The idea of inheritance is central to Mudbound, which hinges on the dynamics of two families––one black, one white––living on a farm in the American south. The film achieves a rare intimacy with each character in its starry ensemble cast, delving into the psyche and sensibility of each through private moments and voiceover of inner thoughts. Rees deftly delineates parallels between various members of the families, including the two solicitous mothers (played by Carey Mulligan and Mary J. Blige) and the two shellshocked sons coming home from war abroad (Jason Mitchell and Garrett Hedlund).
“This could’ve been a movie just about two soldiers returning from war, or this could’ve been a movie just about this family trying to better themselves,” Rees said. Instead, “the multiplicity of voices and different points of view” was what drew her to the labyrinthine epic. By according each character his or her own voice and story, the film operates as an enormous empathy machine, compelling the audience to penetrate the minds and moods of an array of diversely flawed characters. The technique feels especially powerful when set against a period of palpable racial animosity.
There is also a notably classical style to the filmmaking, engendered by gorgeous imagery and an epic narrative breadth. The bleak, muddy landscape becomes a motif that unites the characters in a common feeling of futility and isolation. When asked if she would categorize the film in a tradition of melodrama, Rees responded: “I just saw it as good American cinema.
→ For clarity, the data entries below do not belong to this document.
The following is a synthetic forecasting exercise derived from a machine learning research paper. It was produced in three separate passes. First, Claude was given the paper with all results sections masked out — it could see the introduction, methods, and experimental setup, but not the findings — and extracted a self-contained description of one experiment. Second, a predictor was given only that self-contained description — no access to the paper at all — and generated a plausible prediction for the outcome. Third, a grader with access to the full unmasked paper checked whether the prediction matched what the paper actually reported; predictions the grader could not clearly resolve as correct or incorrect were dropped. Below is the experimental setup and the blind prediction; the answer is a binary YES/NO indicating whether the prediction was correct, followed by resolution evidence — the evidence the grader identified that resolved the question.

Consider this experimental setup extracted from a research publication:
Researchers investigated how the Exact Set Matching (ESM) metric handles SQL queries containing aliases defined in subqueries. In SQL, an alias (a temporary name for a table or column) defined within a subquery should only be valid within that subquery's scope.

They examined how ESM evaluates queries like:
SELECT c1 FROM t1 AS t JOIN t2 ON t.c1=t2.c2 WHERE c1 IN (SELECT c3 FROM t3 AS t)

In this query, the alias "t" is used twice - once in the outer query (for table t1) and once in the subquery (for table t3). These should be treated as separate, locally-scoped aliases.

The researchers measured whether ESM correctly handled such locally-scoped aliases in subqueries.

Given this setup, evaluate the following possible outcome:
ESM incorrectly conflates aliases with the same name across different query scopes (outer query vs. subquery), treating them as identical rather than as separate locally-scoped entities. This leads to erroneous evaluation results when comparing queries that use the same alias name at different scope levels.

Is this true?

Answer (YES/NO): YES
I wanted this to be an old-fashioned film. I wanted this to be a film like they don’t make anymore.” Addressing the film’s 134-minute runtime, Rees added, “I wanted to break out of the 90 minute artificial construct and just really let the voices ring out, let the story live.”
Rees’s debut film Pariah, which premiered to acclaim and a Cinematography award at Sundance in 2011, is an autobiographical rendering of Rees’s own experience growing up as a gay black teen in Brooklyn. Though Mudbound unfolds 70 years earlier and on a much larger scale than Pariah, both films demonstrate a profound perspicacity in dealing with splintering relationships and personal struggle.
Taking the empathy of Mudbound as a guide, the best way to move forward, Rees says, is by examining and confronting our own personal histories. “Each of our lives is a single thread, and we’re all weaving the same thing,” Rees said, speaking to the tattered racial tapestry that Mudbound illuminates. “We’re all connected to what happened before. We’re not separate from our past. We’re all actors in the present––we are not passively watching it. We’re all actors in what we’re creating.”